## 問題 A
本文では、八代亜紀が一人で上京したのは何歳のときとされているか。

マスコミ報道の大きさで知る、「演歌の女王」の存在感

演歌の女王」と称された国民的歌手、八代亜紀の訃報が1月10日発売のスポーツ新聞各紙の第1面に大きく掲載されました。年末の12月30日に急速進行性間質性肺炎で急逝、73歳でした。

 生前、「療養中」という情報も流れていましたが、つい先日もBS11で『八代亜紀 いい歌いい話』が再放送されていたので、多くの人にとって衝撃的な訃報だったことでしょう。

 訃報の翌日には、朝日の「天声人語」や産経の「産経抄」等が八代亜紀をさっそく取り上げ、評伝の短期連載を始めたスポーツ新聞もあり、その存在の大きさがうかがい知れます。

 どちらのコラムにも代表曲の一つ『舟唄』が取り上げられていましたが、もしかしたら美空ひばりが歌っていたかもしれなかったこの曲が、レコード大賞と歌謡大賞をダブル受賞した『雨の慕情』よりも、八代亜紀を代表する歌なのかもしれません。

 映画『トラック野郎・度胸一番星』にも出演したように、トラック運転手から女神のように崇められ、絶大な人気を誇った八代。たしかに配送業や各種運転手さんたちにとっては「雨、雨、降れ、降れ、もっと降れ」では仕事に差し支えるでしょうし、仕事のあとの一杯は「ぬるめの燗(かん)」が疲れを癒してくれたのかもしれません。

キャバレー回りが教えてくれた、感謝の気持ち

 熊本県八代(やつしろ)市で生まれた「歌うこと」と「絵を描くこと」の大好きな少女は、昭和41年(1966)に中学を卒業すると地元のバス会社に就職。

 おそらく、幼い頃に耳にしたコロムビアローズの『東京のバスガール』(日活で映画化もされました)のイメージから、バスガイドになれば仕事として歌も歌えるだろうとの思惑があったのでしょうが、あいにく観光バスの乗車も少なく、3か月ほどで退職します。

 地元のキャバレーで年齢を偽りステージに立ちますが、父親の知人に見つかり勘当同然の叱責、いよいよ腹を据えての歌手修行のため、一人、上京。まだ16歳でした。

 音楽学校で基礎を学び、数年後に銀座のクラブで歌えるところまでステップアップ、十分な収入を得られるようになった八代は、ホステスなど同性からの勧めも多くあって、昭和46年(1971)に『愛は死んでも』で、いよいよテイチクからデビューします。レコード歌手・八代亜紀の誕生でした。されど、ヒットとは縁遠く、レコードをカバンに詰めてのキャバレー回りが始まります。

## 問題 B
記録のうち、「camera」という文字列を含む行をすべて挙げよ。

## 演習データ

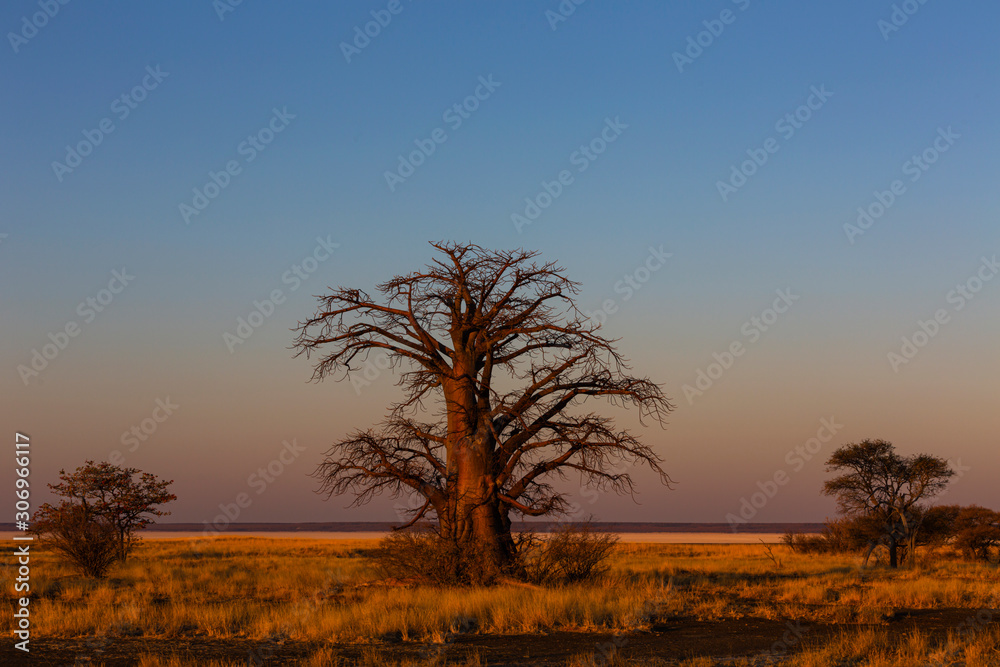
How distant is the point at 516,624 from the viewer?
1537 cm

* * *

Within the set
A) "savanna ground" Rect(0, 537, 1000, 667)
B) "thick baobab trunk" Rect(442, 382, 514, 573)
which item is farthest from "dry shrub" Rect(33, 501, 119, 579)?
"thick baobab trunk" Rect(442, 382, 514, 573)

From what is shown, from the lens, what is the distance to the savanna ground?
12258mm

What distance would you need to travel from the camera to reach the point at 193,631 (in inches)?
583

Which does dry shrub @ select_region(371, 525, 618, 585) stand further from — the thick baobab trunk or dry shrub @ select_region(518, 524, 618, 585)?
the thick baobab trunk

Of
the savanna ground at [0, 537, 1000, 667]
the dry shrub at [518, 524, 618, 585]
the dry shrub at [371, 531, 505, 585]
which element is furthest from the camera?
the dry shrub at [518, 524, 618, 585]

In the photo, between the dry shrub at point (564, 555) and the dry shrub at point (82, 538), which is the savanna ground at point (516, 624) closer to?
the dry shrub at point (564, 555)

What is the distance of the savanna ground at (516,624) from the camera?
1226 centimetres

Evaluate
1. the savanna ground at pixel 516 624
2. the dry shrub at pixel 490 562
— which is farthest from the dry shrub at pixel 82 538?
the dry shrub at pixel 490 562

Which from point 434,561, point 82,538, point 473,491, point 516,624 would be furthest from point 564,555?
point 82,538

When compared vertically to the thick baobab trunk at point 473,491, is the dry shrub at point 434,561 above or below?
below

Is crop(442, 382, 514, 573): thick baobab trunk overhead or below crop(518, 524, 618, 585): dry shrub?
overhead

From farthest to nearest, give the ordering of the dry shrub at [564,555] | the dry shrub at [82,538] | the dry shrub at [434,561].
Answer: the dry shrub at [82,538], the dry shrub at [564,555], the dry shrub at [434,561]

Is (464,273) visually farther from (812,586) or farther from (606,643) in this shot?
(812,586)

## 解答全文 A
16歳のとき。

## 解答全文 B
What distance would you need to travel from the camera to reach the point at 193,631 (in inches)?
which element is furthest from the camera?
What is the distance of the savanna ground at (516,624) from the camera?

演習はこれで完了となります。